_Task prompt_.
Count the lines in the listing that contain the string "bbox". Give only the number.

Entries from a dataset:
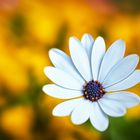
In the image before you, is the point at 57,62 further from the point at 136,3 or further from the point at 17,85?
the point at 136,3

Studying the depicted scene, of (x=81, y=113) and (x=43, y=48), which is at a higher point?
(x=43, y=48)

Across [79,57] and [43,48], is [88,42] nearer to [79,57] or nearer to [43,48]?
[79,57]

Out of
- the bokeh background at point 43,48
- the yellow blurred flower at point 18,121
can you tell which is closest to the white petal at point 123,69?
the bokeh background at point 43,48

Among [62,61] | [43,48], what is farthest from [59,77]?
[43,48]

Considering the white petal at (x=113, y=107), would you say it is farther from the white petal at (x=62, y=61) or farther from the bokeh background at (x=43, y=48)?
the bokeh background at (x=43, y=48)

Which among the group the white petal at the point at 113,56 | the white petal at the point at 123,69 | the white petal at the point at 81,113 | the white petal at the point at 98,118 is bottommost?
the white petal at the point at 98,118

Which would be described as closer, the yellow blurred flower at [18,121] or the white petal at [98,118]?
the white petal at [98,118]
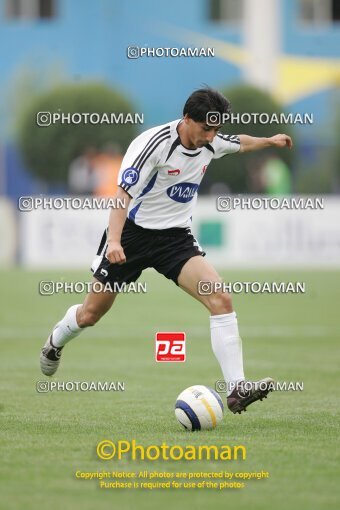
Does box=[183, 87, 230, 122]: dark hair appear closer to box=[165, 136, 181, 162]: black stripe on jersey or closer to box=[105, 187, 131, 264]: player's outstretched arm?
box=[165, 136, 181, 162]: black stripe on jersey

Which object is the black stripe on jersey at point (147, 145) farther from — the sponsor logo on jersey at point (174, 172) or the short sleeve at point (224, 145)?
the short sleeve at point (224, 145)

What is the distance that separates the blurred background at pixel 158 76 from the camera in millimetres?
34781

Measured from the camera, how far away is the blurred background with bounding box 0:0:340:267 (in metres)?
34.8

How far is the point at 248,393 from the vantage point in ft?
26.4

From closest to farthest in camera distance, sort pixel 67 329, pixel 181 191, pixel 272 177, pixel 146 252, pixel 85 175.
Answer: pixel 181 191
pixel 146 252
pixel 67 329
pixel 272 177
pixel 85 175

---

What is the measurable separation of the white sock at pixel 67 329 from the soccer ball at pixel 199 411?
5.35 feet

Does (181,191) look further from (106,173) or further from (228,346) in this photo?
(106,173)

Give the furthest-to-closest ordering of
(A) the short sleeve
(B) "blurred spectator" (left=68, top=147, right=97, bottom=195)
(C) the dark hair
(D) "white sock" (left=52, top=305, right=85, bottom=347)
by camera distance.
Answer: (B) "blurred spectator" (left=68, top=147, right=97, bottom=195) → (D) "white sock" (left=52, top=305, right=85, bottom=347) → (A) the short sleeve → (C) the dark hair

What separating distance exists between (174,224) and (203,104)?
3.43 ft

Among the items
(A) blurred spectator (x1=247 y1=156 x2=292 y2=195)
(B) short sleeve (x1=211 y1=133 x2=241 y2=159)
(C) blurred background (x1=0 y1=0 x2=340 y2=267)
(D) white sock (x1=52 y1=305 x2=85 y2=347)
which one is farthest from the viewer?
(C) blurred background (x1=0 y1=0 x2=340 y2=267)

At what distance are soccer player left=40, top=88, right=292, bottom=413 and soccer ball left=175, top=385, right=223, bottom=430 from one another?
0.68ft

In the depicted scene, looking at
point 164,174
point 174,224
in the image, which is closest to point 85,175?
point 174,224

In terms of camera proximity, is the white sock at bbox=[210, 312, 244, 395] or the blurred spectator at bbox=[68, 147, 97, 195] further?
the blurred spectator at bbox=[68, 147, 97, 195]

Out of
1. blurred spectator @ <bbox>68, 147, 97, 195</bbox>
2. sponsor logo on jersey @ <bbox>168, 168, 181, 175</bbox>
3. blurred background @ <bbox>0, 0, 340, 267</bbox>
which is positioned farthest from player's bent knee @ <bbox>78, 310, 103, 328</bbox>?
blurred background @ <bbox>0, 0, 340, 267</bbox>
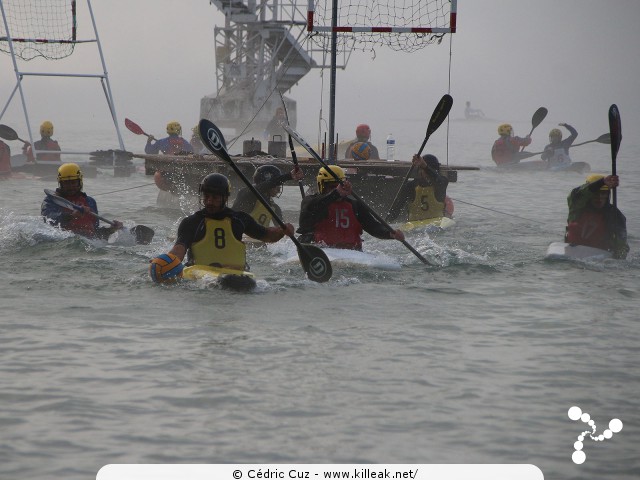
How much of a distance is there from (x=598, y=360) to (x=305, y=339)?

_Problem solution_.
7